This course continues your study of calculus by focusing on the applications of integration. The applications in this section have many common features. First, each is an example of a quantity that is computed by evaluating a definite integral. Second, the formula for that application is derived from Riemann sums.
Rather than measure rates of change as we did with differential calculus, the definite integral allows us to measure the accumulation of a quantity over some interval of input values. This notion of accumulation can be applied to different quantities, including money, populations, weight, area, volume, and air pollutants. The concepts in this course apply to many other disciplines outside of traditional mathematics.
We will expand the notion of the average value of a data set to allow for infinite values, develop the formula for arclength and curvature, and derive formulas for velocity, acceleration, and areas between curves. Through examples and projects, we will apply the tools of this course to analyze and model real world data.
Module 1: Average Value of a Function
In this module, we generalize the notion of the average value of a (finite) set of points. Did you ever wonder how we compute the average temperature during the day if infinitely many temperature readings are possible? Or how the average rainfall is calculated?
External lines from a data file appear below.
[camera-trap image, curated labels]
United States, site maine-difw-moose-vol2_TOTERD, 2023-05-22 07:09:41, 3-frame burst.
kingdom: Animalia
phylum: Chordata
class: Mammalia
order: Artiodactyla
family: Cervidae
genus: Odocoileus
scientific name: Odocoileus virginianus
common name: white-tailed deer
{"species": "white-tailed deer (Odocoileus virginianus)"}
The notions in this module will allow us to expand the idea of an average value to compute averages with (infinite) values over a continuous interval.
Module 2: Arc Length and Curvature
What do we mean by the arc length of a curve? We might think of fitting a piece of string to the curve and then measuring the string against a ruler. But this is difficult to do when working with a complicated curve. In this module we develop the precise notion of the length and curvature of an arc of a curve in both the xy plane and in space.
Module 4: Velocity and Acceleration
In this module, we show how the ideas of tangent and normal vectors can be used in physics to study the motion of an object, including its velocity and acceleration, but now we focus on curves in three dimensional space. The techniques developed here then allow us to study the rates of change for more advanced functions.
Module 4: Areas Between Curves
Finding the area between two curves is not just an interesting application of definite integrals from a geometric view, but when working with the appropriate functions, has applications in economics, business, and even medicine.